- [Task brief]: Search the data for the string "frames" and copy each line where it turns up.

● ● ● ● ●

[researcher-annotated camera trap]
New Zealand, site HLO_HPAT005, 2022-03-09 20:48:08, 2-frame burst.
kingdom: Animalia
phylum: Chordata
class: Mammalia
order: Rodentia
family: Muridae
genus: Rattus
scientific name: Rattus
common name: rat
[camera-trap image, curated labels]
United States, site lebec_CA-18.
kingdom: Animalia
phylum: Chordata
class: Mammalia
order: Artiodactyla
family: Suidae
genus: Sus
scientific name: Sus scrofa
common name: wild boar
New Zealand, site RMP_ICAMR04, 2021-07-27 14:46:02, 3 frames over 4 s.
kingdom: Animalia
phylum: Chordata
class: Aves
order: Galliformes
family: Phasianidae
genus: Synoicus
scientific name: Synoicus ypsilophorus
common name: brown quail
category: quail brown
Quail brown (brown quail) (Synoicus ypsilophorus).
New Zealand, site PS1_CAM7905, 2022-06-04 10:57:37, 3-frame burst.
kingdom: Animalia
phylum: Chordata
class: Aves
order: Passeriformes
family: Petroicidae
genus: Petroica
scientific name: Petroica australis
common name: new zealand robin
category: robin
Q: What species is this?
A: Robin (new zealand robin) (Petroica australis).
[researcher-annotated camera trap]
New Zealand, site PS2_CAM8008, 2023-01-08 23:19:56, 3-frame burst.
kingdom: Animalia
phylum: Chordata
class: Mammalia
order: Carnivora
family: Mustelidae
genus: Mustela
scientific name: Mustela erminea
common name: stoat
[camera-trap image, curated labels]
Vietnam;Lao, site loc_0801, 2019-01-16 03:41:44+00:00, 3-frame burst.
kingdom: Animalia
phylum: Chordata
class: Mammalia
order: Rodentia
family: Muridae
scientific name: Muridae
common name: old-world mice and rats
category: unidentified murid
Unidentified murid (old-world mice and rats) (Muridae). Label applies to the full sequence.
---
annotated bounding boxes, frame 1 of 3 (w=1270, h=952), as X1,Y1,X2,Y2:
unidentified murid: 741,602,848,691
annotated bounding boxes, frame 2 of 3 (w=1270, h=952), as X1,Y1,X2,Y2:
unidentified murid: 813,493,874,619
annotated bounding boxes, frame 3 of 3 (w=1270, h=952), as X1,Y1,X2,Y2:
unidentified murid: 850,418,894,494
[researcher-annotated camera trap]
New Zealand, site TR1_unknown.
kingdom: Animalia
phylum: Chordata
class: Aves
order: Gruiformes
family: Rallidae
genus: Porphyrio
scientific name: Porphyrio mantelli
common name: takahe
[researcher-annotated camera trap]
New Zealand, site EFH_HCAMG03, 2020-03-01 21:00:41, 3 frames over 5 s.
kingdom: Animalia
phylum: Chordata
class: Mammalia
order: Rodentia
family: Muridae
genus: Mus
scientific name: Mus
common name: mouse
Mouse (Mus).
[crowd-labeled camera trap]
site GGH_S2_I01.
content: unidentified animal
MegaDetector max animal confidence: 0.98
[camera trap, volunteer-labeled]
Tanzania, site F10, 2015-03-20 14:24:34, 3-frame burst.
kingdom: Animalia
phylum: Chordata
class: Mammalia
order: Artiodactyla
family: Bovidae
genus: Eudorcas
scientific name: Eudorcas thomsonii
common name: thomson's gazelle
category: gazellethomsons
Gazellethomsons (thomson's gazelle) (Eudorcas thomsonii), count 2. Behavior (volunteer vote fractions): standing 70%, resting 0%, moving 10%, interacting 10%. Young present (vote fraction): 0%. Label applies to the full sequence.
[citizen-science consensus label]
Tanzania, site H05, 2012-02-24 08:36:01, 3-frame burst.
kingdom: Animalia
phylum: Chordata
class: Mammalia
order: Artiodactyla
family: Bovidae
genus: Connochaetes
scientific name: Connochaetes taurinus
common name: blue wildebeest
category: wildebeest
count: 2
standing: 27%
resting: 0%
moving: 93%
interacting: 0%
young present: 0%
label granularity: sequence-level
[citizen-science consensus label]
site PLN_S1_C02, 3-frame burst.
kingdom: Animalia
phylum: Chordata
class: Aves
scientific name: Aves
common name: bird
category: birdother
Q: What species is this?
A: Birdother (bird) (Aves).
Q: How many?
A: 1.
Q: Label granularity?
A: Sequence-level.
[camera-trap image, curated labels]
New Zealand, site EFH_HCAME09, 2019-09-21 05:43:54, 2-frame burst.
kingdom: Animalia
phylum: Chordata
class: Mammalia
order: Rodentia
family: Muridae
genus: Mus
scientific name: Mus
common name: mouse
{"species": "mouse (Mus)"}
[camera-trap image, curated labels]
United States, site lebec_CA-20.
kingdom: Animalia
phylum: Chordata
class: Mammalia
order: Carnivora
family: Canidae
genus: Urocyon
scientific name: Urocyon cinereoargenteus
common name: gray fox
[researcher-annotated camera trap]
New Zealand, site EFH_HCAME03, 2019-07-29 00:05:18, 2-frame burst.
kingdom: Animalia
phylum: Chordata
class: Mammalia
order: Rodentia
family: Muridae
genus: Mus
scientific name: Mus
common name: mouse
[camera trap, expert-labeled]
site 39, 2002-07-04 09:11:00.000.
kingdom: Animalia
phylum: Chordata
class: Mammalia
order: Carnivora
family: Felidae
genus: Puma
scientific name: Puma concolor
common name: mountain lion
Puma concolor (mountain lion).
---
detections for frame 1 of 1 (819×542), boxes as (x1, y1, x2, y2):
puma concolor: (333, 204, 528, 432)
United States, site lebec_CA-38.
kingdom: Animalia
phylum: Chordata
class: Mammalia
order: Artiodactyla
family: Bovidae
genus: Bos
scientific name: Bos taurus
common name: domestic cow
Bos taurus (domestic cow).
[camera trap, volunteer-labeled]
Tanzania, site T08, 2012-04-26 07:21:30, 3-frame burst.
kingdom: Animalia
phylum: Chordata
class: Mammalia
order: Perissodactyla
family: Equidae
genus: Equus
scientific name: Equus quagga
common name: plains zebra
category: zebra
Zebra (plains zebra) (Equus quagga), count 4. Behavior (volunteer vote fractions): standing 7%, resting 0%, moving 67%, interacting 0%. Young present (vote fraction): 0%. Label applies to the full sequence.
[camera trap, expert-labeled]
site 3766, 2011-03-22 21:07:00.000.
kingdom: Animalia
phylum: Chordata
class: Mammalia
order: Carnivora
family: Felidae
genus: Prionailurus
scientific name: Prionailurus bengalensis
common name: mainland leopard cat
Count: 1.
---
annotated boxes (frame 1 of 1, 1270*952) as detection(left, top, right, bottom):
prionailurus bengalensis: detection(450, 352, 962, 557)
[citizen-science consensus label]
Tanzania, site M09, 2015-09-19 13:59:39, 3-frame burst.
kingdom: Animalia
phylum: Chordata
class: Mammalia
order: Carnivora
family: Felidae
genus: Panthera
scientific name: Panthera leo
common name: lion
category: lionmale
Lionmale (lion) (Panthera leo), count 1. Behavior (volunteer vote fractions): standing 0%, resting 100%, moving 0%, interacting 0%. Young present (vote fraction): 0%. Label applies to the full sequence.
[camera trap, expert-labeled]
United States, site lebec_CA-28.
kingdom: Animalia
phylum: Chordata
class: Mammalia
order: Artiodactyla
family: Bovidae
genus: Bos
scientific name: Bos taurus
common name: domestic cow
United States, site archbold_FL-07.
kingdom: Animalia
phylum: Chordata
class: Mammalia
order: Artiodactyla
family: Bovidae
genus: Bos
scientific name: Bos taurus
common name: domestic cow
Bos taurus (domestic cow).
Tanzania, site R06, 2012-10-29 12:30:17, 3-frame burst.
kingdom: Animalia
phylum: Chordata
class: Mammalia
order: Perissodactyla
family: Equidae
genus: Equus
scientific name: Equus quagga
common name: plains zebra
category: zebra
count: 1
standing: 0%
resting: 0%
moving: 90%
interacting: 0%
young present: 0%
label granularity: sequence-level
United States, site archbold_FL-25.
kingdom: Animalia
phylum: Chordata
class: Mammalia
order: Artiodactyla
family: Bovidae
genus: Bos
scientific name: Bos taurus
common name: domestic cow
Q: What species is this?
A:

● ● ● ● ●

- [Answer]:
New Zealand, site RMP_ICAMR04, 2021-07-27 14:46:02, 3 frames over 4 s.
New Zealand, site EFH_HCAMG03, 2020-03-01 21:00:41, 3 frames over 5 s.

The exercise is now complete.